[Supplied text]
|Budget Amount *help
¥13,200,000 (Direct Cost : ¥13,200,000)
Fiscal Year 2000 : ¥4,300,000 (Direct Cost : ¥4,300,000)
Fiscal Year 1999 : ¥2,200,000 (Direct Cost : ¥2,200,000)
Fiscal Year 1998 : ¥6,700,000 (Direct Cost : ¥6,700,000)
It has been expected that living-related donor liver graft transplantation (LRLT) might have some immunological advantages over cadaveric transplantation. The objective of this study was to analyze a single center's experience with 110 LRLT in pediatric and adult patients with special reference to immunological response in the recipients.
The medical records of 110 consecutive patients who underwent LRLT were reviewed. The relationship between pretransplant covariates and patient and graft survival was analyzed. Actuarial patient/graft survival rates were determined at 1, 3 and 5 years. The type and incidence of posttransplant complications including acute and chronic allograft rejection were analyzed. In addition, the perioperative profiles of serum cytokine levels as well as cytokine mRNA expression in the liver were investigated.
The 1-, 3-, and 5-year actuarial patient and graft survival rates were 88%, 85%, and 85%, respectively. Log-rank test demonstrated that ABC-compatibility predicted patient survival rate, whereas patient age, underlying disease, patient's clinical status, donor-recipient relation, donor age and graft volume/standard liver volume ratio did not. Human leukocyte antigen matching was not the factor affecting the incidence of rejection. Interleukin-6, 8, 12, 15 levels in the serum were elevated in accordance with allograft rejection In the patients with Epstein-Barr virus related posttransplant lymphoproliferative disorder where the cessation of immunosuppressant is possible, serum interleukin-10 level was elevated.
The control of Th1/Th2 cytokine balance as well as the blockade of costimulatory signaling are the keys to overcome immunological sequelae after liver transplantation.
[/Supplied text]
■ Assignment:
Transcribe the stretch of the liver transplantation summary from "The medical records" through "liver were investigated.".
[Data provided]
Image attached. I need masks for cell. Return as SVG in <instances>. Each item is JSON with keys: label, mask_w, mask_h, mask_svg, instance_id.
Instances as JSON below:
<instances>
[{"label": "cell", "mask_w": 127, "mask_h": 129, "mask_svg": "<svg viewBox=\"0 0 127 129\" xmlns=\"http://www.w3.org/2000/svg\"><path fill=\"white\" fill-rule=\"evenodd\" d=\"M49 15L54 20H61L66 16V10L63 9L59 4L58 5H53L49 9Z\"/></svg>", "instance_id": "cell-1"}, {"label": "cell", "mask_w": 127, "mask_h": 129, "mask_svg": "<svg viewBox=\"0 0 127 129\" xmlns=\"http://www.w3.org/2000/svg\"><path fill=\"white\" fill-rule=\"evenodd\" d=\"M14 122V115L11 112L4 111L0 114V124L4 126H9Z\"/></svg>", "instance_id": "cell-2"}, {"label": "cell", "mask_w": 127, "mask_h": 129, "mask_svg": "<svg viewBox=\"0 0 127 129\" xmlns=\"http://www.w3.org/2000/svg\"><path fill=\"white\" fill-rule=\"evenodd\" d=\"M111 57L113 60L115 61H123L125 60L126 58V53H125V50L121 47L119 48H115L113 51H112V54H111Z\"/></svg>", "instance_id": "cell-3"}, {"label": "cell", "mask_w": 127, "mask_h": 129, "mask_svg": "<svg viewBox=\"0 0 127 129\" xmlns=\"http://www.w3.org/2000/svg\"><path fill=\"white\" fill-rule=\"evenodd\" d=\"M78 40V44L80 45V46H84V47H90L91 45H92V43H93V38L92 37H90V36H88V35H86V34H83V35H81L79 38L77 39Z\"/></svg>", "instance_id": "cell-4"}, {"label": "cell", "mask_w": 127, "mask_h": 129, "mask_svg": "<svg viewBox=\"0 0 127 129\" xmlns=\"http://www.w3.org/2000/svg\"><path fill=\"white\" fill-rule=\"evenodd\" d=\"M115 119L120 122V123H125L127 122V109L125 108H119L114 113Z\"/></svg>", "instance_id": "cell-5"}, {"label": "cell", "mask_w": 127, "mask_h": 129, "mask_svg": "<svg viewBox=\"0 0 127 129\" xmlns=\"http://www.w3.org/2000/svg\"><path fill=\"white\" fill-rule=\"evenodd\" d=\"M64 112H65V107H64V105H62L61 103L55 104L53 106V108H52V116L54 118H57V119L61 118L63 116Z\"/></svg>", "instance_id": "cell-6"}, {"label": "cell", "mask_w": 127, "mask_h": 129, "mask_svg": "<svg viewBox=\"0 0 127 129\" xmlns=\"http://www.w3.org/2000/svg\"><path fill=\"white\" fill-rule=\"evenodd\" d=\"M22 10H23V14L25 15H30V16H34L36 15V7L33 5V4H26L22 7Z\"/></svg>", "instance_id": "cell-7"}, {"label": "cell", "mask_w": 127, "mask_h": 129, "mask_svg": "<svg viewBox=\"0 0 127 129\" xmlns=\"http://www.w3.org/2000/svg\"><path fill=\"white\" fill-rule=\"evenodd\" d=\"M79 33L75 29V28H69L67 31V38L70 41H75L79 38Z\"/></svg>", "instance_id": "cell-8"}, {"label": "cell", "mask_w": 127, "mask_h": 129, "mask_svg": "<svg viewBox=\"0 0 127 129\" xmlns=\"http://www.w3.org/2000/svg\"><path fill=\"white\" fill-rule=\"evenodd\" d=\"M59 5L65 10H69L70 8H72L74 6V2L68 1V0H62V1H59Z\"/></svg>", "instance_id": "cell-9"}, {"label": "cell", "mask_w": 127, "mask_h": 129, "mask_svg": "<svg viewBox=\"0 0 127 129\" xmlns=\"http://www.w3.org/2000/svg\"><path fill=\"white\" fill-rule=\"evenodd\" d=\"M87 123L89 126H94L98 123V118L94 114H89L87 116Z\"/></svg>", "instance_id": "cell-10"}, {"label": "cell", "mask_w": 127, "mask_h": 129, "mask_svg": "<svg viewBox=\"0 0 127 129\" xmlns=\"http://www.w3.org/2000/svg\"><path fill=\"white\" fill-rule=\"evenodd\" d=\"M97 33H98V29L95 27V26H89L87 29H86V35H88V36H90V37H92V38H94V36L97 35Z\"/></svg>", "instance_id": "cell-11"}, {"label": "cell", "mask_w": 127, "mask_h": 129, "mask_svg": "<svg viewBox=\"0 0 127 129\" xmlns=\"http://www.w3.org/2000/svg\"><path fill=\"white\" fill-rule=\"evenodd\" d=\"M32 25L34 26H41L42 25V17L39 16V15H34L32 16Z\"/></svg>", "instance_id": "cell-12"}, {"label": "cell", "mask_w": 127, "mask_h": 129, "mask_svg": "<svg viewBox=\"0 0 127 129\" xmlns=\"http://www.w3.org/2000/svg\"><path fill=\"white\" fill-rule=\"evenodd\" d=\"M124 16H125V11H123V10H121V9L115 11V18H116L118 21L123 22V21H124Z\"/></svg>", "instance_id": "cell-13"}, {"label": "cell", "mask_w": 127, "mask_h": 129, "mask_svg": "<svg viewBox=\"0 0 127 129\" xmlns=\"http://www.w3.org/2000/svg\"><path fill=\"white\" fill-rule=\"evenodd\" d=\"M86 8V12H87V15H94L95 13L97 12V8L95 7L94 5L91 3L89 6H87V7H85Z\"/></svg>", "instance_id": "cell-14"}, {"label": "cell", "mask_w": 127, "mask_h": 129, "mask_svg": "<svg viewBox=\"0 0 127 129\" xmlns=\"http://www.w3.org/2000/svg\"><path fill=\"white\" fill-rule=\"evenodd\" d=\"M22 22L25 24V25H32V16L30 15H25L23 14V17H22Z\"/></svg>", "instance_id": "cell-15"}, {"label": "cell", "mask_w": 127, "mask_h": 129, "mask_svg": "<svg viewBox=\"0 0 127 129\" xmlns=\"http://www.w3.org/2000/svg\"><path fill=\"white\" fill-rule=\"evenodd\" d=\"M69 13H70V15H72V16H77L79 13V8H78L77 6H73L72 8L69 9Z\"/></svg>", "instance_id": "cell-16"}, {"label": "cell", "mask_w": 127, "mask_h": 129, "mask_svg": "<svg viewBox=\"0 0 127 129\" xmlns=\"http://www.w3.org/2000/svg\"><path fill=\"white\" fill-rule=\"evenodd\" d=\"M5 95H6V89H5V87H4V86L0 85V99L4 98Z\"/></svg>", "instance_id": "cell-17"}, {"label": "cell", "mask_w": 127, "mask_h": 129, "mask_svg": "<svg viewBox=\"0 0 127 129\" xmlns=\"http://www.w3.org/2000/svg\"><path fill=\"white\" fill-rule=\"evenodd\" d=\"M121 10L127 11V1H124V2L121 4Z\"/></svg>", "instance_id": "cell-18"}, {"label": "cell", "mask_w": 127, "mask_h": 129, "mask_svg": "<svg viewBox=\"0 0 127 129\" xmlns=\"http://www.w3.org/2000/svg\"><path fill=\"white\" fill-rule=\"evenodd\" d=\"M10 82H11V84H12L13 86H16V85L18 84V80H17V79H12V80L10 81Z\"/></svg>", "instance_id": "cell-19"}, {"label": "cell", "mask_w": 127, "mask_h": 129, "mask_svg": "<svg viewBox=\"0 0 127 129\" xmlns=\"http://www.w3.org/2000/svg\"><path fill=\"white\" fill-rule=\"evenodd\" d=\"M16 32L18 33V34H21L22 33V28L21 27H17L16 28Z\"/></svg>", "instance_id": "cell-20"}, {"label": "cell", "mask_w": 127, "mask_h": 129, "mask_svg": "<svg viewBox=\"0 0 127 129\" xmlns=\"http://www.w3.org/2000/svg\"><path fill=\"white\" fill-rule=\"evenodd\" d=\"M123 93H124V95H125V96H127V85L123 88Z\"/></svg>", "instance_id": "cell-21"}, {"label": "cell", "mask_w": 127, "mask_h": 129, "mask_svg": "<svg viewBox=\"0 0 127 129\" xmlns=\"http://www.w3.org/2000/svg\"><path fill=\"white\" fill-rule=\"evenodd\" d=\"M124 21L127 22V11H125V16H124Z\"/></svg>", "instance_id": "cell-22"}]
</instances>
[/Data provided]
■ Solved exercise:
The medical records of 110 consecutive patients who underwent LRLT were reviewed. The relationship between pretransplant covariates and patient and graft survival was analyzed. Actuarial patient/graft survival rates were determined at 1, 3 and 5 years. The type and incidence of posttransplant complications including acute and chronic allograft rejection were analyzed. In addition, the perioperative profiles of serum cytokine levels as well as cytokine mRNA expression in the liver were investigated.